Without this, WebUI will crash on startup with a Loader.max_depth error.
Model download
- Execute the command:
pip install "huggingface_hub>=0.30,<1.0"
- Next, execute the command that will launch Python and start downloading CosyVoice3-0.5B via heredoc:
python - << 'PY'
from huggingface_hub import snapshot_download
snapshot_download(
'FunAudioLLM/Fun-CosyVoice3-0.5B-2512',
local_dir='pretrained_models/Fun-CosyVoice3-0.5B-2512'
)
PY
Downloading may take a long time, as the model size is ~6–7 GB.

Launching webui
- To launch webui and continue using the neural network interface in your browser, run the following command in the terminal:
python webui.py --port 50000 --model_dir pretrained_models/Fun-CosyVoice3-0.5B-2512
For the neural network to work, the terminal must remain running!

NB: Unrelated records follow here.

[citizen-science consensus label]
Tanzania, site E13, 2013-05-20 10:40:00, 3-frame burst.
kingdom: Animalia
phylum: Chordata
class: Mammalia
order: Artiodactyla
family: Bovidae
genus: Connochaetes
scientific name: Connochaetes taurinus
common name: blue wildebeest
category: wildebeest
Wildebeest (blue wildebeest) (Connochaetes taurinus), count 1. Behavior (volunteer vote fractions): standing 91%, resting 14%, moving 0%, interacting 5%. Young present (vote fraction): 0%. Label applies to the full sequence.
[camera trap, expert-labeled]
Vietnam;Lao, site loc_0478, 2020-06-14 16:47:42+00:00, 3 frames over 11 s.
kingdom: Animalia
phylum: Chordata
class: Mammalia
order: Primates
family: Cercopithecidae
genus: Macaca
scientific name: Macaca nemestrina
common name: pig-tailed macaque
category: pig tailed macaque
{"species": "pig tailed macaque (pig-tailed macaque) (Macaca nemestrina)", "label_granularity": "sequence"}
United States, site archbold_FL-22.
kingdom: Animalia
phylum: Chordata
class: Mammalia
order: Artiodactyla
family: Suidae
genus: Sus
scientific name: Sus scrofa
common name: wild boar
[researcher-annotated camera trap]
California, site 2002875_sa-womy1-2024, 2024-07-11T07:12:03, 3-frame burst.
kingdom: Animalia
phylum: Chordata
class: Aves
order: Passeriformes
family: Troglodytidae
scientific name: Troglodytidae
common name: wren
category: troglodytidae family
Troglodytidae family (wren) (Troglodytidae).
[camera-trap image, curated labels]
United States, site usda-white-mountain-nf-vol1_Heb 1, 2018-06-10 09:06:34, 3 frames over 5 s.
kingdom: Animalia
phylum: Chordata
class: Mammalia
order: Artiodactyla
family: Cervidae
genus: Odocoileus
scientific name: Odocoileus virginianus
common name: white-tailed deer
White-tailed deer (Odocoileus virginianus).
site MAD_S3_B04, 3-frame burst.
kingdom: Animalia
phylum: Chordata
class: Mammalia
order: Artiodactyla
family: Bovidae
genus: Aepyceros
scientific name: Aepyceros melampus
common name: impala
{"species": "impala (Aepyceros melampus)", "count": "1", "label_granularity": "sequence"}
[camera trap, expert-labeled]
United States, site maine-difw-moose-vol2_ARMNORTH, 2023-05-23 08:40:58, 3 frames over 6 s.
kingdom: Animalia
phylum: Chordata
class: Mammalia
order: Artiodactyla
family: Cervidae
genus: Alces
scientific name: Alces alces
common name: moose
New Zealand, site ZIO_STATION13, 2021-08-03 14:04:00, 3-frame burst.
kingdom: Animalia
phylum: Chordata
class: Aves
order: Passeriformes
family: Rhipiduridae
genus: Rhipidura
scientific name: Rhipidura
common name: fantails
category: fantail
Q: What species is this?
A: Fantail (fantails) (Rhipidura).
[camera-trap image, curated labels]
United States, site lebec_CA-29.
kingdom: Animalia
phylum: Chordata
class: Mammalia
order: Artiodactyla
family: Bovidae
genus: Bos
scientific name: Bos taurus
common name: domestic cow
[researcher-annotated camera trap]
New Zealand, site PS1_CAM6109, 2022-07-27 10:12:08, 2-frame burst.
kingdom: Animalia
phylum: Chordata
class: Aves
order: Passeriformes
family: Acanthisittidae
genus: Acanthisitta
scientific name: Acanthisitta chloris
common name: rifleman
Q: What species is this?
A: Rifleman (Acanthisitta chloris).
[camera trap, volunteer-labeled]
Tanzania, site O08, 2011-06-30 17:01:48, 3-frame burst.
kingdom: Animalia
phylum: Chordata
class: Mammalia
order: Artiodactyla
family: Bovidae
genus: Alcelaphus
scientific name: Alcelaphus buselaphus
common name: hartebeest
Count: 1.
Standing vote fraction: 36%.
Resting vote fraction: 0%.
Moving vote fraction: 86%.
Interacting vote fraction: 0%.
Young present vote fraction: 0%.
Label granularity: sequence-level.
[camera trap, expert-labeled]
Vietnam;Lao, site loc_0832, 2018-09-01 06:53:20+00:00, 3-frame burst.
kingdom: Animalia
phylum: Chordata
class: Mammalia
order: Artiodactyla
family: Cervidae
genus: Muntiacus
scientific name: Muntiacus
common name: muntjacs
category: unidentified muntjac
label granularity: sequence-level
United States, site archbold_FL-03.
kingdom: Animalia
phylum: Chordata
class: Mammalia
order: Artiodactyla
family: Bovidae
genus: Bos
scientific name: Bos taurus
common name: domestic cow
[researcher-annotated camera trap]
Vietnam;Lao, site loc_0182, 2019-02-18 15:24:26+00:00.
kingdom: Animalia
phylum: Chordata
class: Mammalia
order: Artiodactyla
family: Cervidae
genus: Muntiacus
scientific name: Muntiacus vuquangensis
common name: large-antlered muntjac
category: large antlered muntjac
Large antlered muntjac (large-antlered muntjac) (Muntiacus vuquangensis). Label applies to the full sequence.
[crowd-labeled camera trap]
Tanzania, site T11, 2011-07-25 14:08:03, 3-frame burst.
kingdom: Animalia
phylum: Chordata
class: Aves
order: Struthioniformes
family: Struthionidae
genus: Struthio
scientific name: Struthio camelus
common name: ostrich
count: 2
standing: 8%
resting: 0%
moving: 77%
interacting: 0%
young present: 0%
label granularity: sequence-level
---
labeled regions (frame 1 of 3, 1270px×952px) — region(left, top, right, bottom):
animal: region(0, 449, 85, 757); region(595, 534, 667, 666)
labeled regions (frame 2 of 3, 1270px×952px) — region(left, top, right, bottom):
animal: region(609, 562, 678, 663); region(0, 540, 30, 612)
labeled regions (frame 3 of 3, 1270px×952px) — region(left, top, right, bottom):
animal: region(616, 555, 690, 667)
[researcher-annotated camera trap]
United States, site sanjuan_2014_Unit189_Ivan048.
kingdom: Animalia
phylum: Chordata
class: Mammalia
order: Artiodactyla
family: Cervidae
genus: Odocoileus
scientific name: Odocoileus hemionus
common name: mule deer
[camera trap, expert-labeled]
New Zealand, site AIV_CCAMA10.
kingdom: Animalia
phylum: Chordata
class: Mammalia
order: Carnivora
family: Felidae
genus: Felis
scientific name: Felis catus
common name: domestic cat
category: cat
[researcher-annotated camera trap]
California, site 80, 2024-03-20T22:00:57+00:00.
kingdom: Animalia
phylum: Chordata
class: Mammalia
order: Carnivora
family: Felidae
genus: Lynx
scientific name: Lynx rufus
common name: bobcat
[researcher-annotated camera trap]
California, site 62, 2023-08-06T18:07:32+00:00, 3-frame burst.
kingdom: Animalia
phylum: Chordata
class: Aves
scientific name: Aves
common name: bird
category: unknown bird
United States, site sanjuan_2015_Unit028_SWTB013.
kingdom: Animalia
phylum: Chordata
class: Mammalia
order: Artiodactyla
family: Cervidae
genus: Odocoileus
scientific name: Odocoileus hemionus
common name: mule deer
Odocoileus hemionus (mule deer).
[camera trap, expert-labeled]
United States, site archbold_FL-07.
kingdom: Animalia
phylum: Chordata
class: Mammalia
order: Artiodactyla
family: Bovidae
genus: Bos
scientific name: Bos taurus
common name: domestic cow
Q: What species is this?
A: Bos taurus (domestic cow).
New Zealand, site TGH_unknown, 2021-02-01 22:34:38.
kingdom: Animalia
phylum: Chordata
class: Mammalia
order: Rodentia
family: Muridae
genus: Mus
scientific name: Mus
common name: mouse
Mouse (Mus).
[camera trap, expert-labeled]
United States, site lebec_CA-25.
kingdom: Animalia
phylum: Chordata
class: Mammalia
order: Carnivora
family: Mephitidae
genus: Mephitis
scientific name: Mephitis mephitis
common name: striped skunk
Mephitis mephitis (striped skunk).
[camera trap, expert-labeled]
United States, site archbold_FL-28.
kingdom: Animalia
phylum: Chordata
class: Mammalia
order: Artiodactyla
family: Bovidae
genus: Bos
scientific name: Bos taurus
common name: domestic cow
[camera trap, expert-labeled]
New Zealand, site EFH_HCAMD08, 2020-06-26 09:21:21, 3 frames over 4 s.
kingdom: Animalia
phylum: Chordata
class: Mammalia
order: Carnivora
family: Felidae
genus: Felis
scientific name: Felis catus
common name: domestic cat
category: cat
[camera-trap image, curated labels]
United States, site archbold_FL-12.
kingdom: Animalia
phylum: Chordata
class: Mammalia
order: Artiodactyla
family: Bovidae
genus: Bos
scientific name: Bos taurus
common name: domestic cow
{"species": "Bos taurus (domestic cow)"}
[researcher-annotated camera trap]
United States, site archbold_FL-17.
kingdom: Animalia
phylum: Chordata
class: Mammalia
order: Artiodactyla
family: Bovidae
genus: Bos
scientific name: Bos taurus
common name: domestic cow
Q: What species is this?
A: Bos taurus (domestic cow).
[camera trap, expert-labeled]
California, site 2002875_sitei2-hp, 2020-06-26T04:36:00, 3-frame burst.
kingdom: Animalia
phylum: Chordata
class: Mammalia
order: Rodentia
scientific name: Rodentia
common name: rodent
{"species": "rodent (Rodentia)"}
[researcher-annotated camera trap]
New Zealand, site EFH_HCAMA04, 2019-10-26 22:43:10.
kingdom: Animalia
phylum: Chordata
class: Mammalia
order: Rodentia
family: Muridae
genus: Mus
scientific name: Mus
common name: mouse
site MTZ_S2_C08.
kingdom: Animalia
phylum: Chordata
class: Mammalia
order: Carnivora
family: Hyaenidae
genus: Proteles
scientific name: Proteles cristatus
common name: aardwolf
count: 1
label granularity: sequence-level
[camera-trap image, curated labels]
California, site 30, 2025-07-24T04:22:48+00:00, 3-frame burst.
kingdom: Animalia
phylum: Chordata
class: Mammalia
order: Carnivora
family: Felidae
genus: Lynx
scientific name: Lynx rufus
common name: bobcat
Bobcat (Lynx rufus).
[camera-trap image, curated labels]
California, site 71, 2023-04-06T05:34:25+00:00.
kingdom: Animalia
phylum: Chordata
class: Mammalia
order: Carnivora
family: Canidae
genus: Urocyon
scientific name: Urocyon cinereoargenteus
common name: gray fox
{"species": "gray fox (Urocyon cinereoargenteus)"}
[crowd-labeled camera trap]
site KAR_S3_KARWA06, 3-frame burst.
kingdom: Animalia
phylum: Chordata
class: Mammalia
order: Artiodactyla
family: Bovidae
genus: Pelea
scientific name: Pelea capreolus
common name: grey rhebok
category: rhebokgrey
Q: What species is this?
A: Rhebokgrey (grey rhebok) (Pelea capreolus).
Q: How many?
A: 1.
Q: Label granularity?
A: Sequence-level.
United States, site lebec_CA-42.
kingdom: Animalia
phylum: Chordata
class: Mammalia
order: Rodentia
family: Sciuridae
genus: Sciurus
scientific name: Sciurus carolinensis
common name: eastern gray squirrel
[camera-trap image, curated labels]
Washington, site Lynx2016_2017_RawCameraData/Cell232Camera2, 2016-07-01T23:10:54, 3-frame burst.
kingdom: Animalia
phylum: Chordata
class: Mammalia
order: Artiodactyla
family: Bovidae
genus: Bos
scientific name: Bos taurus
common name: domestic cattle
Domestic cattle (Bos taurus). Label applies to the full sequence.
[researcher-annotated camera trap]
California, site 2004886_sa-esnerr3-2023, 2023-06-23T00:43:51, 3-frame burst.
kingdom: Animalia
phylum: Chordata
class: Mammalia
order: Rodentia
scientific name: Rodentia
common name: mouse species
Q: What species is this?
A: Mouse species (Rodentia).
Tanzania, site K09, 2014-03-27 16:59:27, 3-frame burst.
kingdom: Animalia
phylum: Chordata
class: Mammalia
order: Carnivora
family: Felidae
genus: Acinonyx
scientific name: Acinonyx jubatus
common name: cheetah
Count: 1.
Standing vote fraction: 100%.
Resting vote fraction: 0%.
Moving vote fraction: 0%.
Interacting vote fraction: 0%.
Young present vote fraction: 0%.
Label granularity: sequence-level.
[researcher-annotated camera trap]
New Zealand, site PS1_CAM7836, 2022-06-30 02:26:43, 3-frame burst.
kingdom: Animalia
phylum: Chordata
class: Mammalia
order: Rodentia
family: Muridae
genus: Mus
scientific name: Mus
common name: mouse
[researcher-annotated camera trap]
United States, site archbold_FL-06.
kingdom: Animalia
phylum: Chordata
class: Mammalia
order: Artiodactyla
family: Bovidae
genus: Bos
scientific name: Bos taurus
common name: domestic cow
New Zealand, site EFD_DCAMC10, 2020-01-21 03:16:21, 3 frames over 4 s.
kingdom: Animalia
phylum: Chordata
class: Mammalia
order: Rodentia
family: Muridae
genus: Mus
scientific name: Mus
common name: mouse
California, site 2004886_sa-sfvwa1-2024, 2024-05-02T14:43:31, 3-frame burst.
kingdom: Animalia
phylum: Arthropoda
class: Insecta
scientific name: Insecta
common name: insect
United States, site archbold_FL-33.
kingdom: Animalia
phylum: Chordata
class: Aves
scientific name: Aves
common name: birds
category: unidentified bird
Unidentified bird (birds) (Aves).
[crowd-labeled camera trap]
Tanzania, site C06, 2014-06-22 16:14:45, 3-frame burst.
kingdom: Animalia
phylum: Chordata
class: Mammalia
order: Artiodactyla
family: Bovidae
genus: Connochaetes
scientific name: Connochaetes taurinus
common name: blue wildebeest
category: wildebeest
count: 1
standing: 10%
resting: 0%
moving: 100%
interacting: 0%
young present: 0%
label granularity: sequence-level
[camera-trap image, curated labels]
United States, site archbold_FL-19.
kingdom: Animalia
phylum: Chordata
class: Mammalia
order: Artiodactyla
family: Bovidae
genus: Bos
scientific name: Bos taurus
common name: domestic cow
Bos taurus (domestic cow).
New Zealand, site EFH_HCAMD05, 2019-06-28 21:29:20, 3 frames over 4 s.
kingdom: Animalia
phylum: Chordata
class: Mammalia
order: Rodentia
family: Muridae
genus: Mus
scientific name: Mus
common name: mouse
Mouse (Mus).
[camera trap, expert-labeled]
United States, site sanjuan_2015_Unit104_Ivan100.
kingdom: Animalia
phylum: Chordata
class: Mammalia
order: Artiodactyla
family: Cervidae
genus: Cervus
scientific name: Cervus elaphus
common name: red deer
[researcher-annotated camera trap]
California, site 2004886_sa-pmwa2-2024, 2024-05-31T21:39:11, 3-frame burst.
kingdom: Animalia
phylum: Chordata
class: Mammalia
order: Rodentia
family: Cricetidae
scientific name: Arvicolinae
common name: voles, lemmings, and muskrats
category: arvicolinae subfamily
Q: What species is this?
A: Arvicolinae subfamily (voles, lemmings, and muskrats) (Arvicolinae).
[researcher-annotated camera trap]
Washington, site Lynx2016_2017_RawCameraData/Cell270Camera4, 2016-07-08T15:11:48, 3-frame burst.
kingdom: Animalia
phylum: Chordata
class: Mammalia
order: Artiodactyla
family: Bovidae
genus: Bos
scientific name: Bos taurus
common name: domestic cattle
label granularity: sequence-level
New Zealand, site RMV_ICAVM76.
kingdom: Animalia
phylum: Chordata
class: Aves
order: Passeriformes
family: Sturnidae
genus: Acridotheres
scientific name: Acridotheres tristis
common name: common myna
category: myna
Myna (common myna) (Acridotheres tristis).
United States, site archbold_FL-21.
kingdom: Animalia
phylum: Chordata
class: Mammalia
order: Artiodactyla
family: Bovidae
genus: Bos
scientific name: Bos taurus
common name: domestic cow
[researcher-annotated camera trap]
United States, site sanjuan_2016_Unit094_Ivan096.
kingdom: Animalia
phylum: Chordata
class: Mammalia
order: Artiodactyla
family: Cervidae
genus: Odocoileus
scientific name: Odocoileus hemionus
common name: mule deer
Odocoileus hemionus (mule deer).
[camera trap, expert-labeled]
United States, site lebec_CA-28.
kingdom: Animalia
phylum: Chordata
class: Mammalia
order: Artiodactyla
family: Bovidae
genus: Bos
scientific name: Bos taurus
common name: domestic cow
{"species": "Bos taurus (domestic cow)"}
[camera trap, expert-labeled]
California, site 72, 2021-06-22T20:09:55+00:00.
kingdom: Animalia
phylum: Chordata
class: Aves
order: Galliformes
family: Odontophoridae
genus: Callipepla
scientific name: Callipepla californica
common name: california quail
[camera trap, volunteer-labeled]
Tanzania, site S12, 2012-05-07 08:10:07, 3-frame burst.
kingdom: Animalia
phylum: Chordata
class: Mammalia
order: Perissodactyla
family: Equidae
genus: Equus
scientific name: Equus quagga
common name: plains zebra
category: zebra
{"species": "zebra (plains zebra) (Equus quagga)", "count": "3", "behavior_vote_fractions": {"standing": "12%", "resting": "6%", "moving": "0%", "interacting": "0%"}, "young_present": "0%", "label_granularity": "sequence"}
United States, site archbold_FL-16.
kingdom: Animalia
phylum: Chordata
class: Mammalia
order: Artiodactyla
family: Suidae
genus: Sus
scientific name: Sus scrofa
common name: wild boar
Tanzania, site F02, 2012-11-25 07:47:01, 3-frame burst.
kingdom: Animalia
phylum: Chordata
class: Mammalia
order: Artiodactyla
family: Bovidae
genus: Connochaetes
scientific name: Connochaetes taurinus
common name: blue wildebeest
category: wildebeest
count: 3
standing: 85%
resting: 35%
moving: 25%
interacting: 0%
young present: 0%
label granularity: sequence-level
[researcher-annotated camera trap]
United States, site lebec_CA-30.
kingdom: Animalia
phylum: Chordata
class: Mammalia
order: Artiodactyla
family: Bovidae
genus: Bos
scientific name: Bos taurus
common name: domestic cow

- Open the link http://127.0.0.1:50000/ in your browser to access the neural network’s web interface:

Restarting
To restart CosyVoice 3, enter the following commands in the terminal:
cd ~/CosyVoice conda activate cosyvoice python webui.py --port 50000 --model_dir pretrained_models/Fun-CosyVoice3-0.5B-2512
Troubleshooting
Various problems may arise during installation, which we cannot cover in this article. Therefore, we have tried to supplement the official instructions with steps that will prevent you from making the mistakes we encountered. However, we also recommend contacting chatbots to resolve any issues that arise.